* **Problem**
Below are records. Transcribe exactly the lines from the one that contains "Arnolfo de Azevedo" through the last line, leaving any pictures out.
Input data START
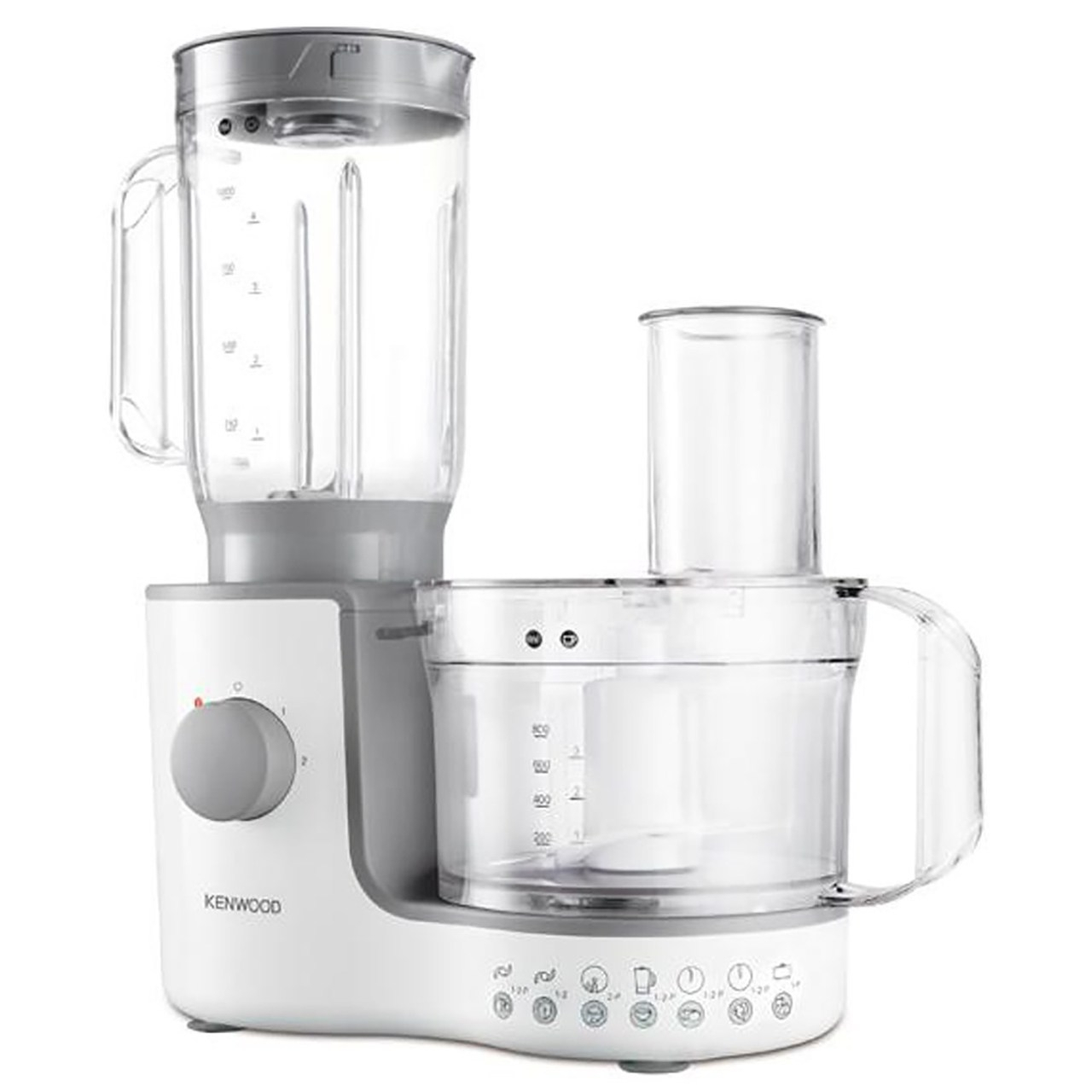 غذاساز کنوود مدل FP190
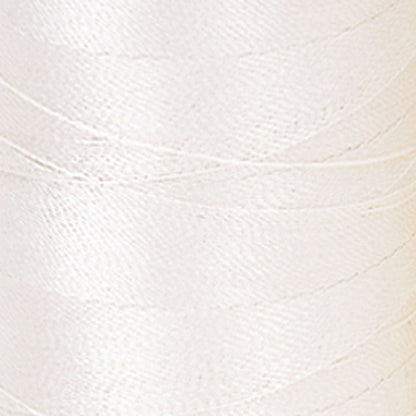 Coats & Clark Machine Embroidery Thread (1100 Yards) Natural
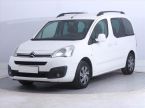 Citroën Berlingo - fotka číslo 1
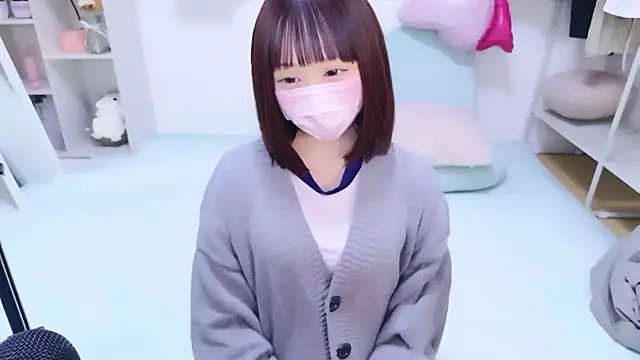 x-naru-x online show from 04.14.26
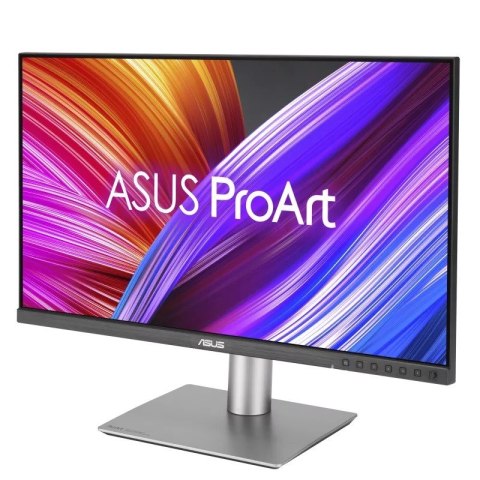 Monitor 24 cale PA24ACRV BK/5MS/EU/DP/HDMI/USB-C/GŁOŚNIKI Asus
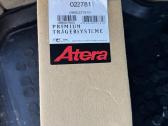 Atera Genio Pro Advanced Black Edition - nuotraukos Nr. 8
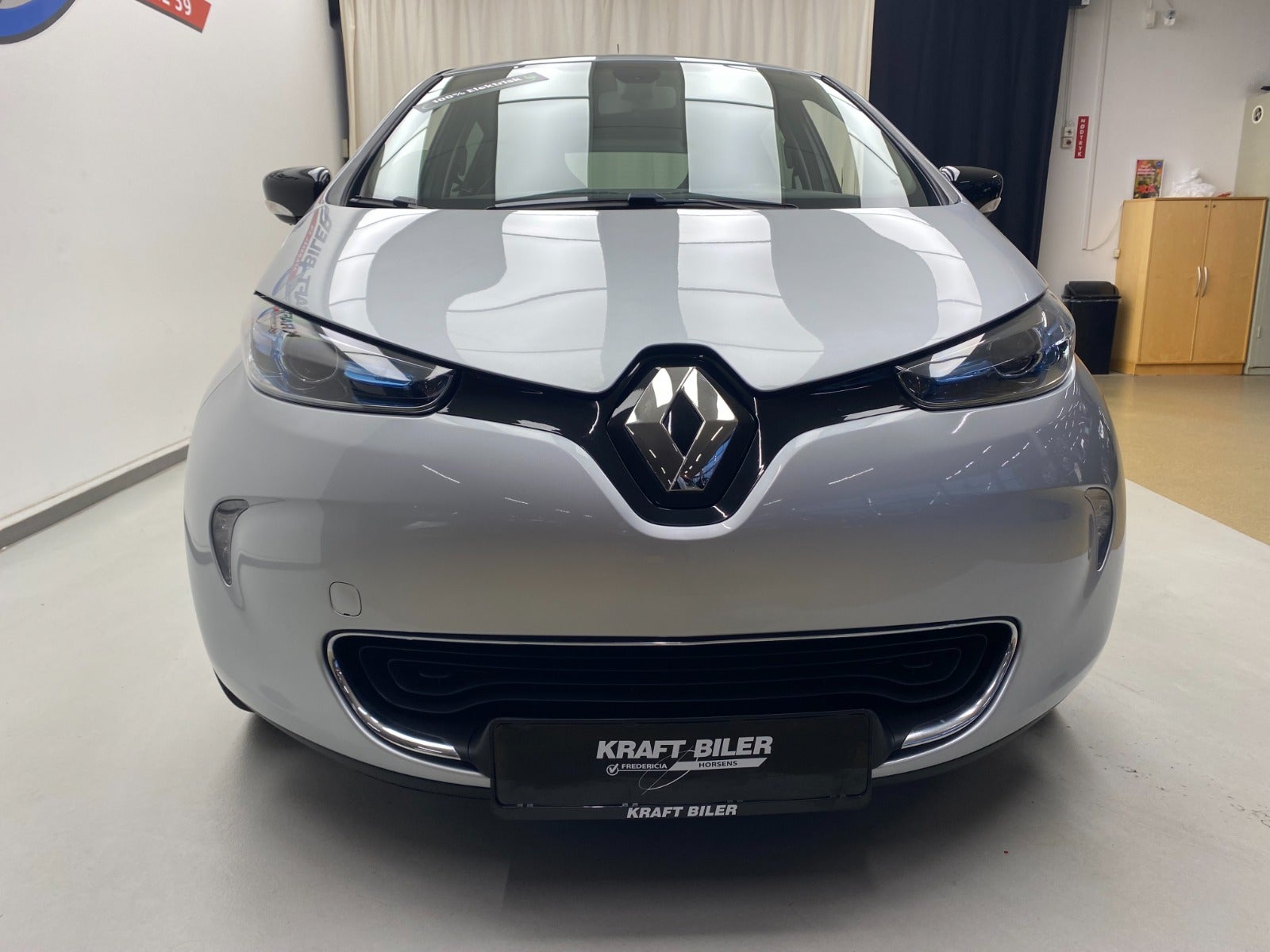 Billede af Renault Zoe 41 Intens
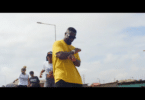 DOWNLOAD VIDEO Sarkodie - Hasta La Visat Ft Zlatan & Rexxie MP4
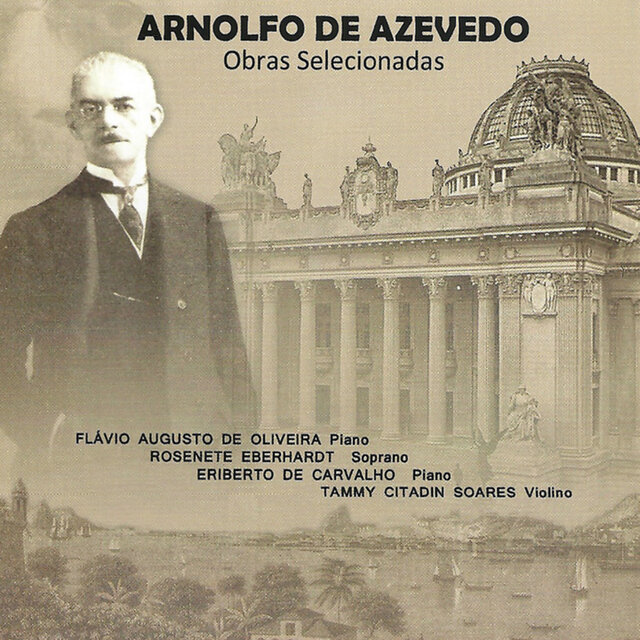 Arnolfo de Azevedo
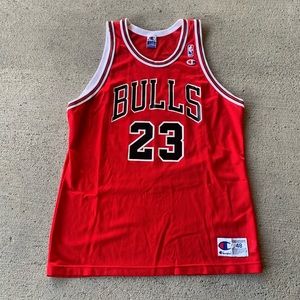 Bulls Jersey - Michael Jordan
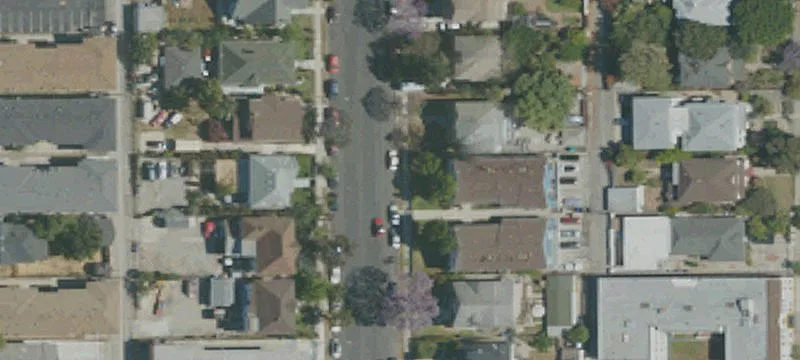 West Adams Multifamily Investment Opportunity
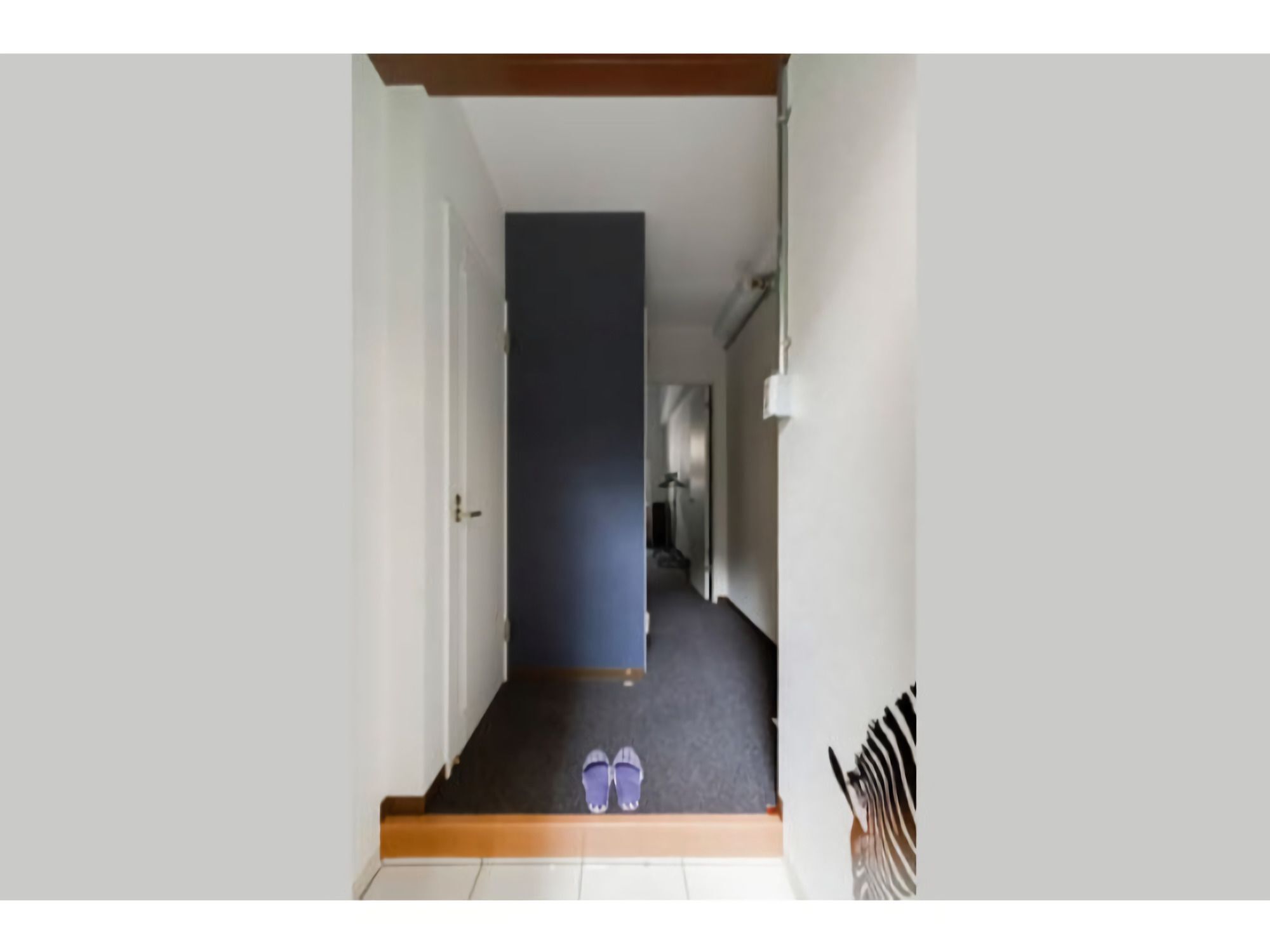 The Wonder At Bentencho Apartment Osaka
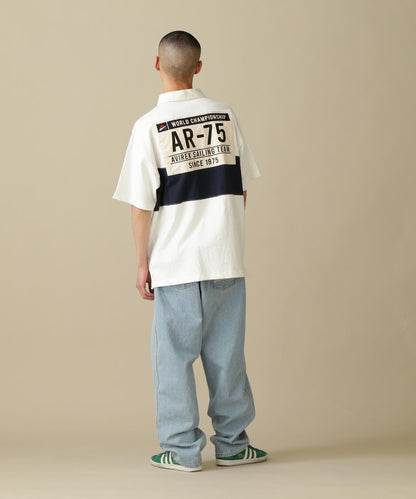 帆船隊隊服
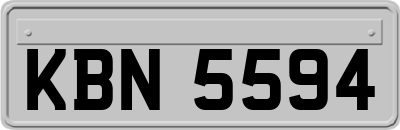 KBN5594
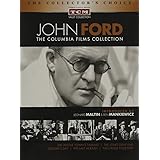 John Ford: The Columbia Films Collection, The Whole Town's Talking / The Long Gray Line / Gideon's Day / The Last Hurrah / Tw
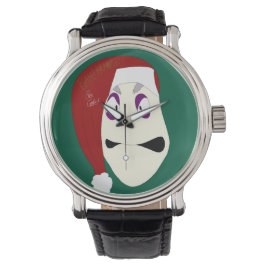 Herr Williams Bah Humbug jul Armbandsur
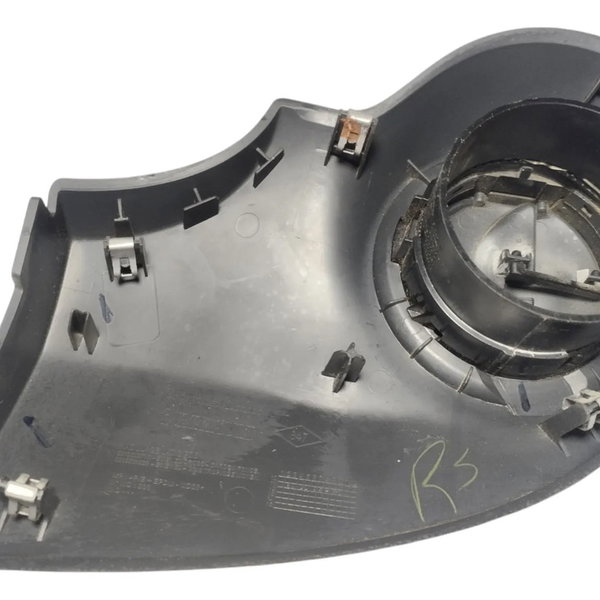 Kit Jogo 4 Difusor Ar Renault Sandero 2008 2012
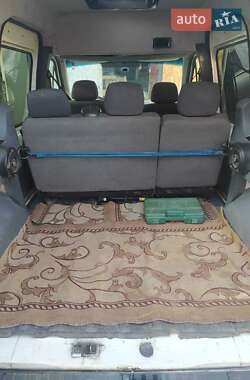 Минивэн Ford Tourneo Connect 2006 в 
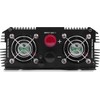 Myk Auto Įtampos keitiklis IPS 24/230V (1300/2600W)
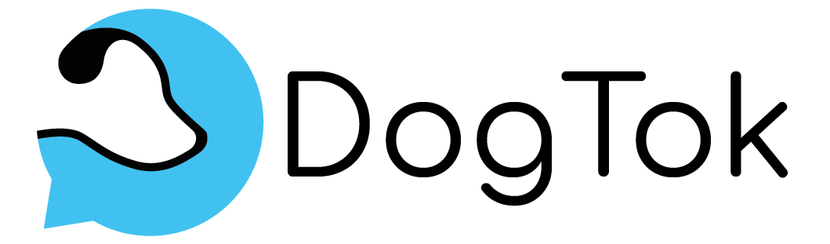 Логотип и фирменный стиль онлайн платформы для владельцев собак и тех кто хочет завести собаку
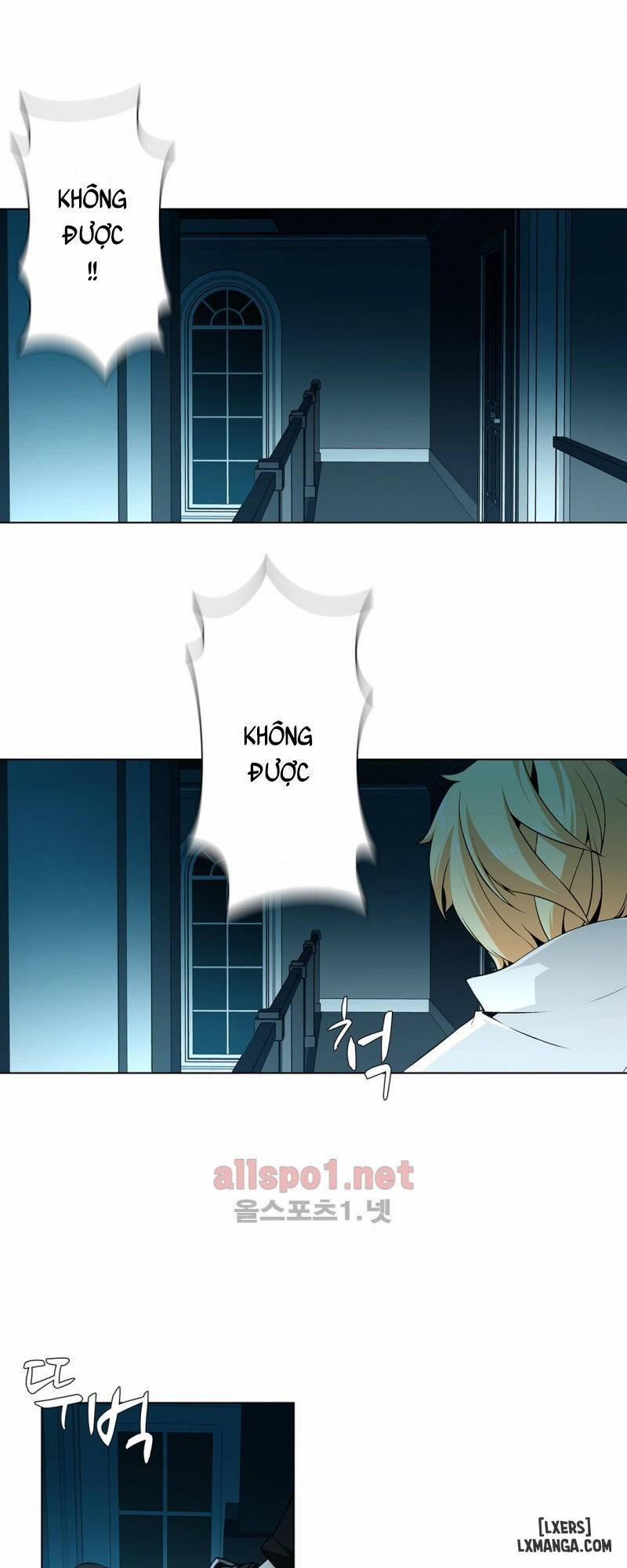 Twin Slave - Nô Lệ 52 trang 24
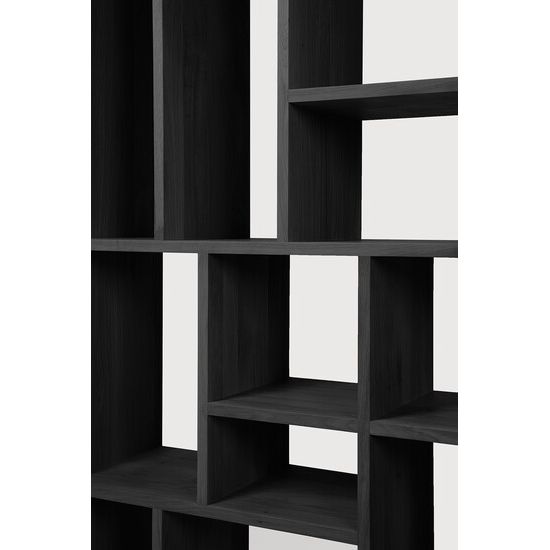M Rack - additional view
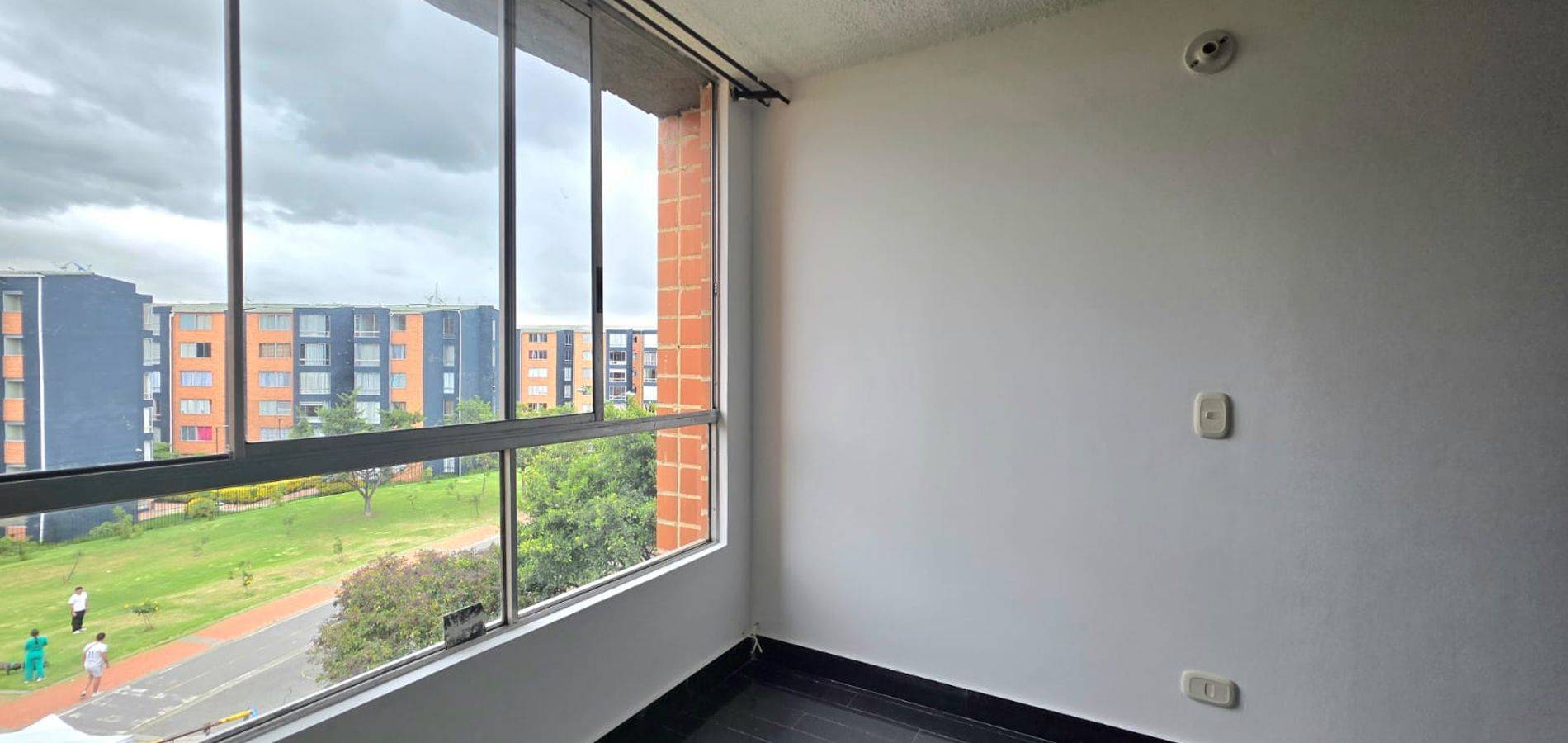 Apartamento en Venta en Bogotá, D.C., Ciudad Verde-2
Input data END
* **Exercise answer**
 Arnolfo de Azevedo
 Bulls Jersey - Michael Jordan
 West Adams Multifamily Investment Opportunity
 The Wonder At Bentencho Apartment Osaka
 帆船隊隊服
 KBN5594
 John Ford: The Columbia Films Collection, The Whole Town's Talking / The Long Gray Line / Gideon's Day / The Last Hurrah / Tw
 Herr Williams Bah Humbug jul Armbandsur
 Kit Jogo 4 Difusor Ar Renault Sandero 2008 2012
 Минивэн Ford Tourneo Connect 2006 в 
 Myk Auto Įtampos keitiklis IPS 24/230V (1300/2600W)
 Логотип и фирменный стиль онлайн платформы для владельцев собак и тех кто хочет завести собаку
 Twin Slave - Nô Lệ 52 trang 24
M Rack - additional view
 Apartamento en Venta en Bogotá, D.C., Ciudad Verde-2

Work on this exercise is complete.